**Complete the following**
1. In the tariff discussion, which two goals are described as antagonistic to one another?
2. Write out the part of the tariff discussion starting with "This is why" and going on through "gear up production).", word for word.
3. Extend the tariff discussion by continuing it from the point where it stops.

---------- Provided text

You realize that these are entirely contradictory things, right?
Why would a company invest loads of money in onshoring production if the tariff could disappear tomorrow at the whim of a negotiating position?
Protectionism only works in a stable environment where the expected conditions will last long enough to create domestic production and get a return on investment. Otherwise, a company could find themselves having invested a fortune and still competing with cheaper overseas markets.
This is why the protectionist angle is not really viable here because he has already backed out of tariffs several times in the last few months. There is no stability in the policy to give businesses the confidence that the conditions will survive the week (not to mention the year+ it would actually take to seriously gear up production).
Spot on.
Since they went with 10% flat tariff
and additional adval tarrifs for countries we have high trade deficits with, while suggesting in the proclamation (and Trump publicly saying so today) that the latter tariffs can be negotiated away, they haven't provided clarity on the question of what their end goal is: protection/reshoring of production, revenue generation, or helping American firms to easier sell their goods and services overseas (regardless of where they are made). Protection and creation of tariff revenue can work together; protection and reciprocity (we'll have 0 tariff and non tariff barriers if you do too) are antagonistic to one another.

--------------------
---------- Given data

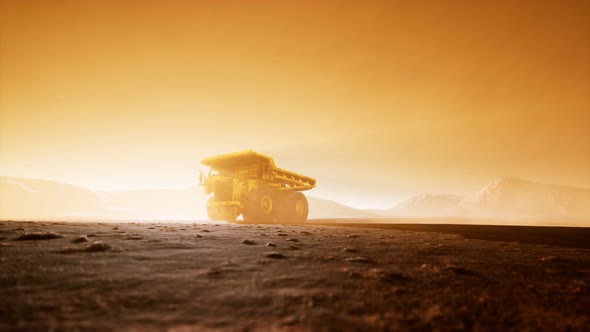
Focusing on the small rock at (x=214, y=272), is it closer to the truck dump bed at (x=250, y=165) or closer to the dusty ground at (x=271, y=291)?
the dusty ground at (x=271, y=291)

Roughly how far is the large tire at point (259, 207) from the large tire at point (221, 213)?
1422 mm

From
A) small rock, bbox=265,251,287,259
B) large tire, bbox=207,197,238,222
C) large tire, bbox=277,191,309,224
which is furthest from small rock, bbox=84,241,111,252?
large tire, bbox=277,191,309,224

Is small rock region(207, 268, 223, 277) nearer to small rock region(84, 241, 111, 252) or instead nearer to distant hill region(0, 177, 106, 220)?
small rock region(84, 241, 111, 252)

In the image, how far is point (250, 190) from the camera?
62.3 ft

--------------------
---------- Given data

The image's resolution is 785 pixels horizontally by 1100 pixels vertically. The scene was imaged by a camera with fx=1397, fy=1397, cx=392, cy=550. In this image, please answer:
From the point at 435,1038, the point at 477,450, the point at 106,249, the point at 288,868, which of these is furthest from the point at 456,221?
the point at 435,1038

--------------------

**Answers for the exercise**
1. Protection and reciprocity.

2.
This is why the protectionist angle is not really viable here because he has already backed out of tariffs several times in the last few months. There is no stability in the policy to give businesses the confidence that the conditions will survive the week (not to mention the year+ it would actually take to seriously gear up production).

3.
Trump's tariff policy in his first term, I'd argue was all about reciprocity, using the levers of state power to help American companies sell more goods and services overseas. Occasional lip service was paid to protection/reshoring.
Remains to be seen whether this time will be different. If they're serious about protection/reshoring, then the additional adval tariffs won't go away and any efforts by say Apple to move production from a high trade deficit country to a low one will be futile as the new country will then have high deficit and will be added to the list. Nothing from his first term nor the trade jawboning this term prior to yesterday suggests this outcome is a real possibility.
WRT to markets, if the additional adval tariffs are for show and either don't go into effect on the 9th or are negotiated away soon after, I don't see any reason not to expect a v-shaped recovery to new highs like after the mini-tech bear market at the end of '18 in his first term.
If the leopard has changed his spots and they're serious about protection/reshoring, we will see markets reprice to the downside massively - far more so than we saw in COVID crash or the '22 bear market, IMO.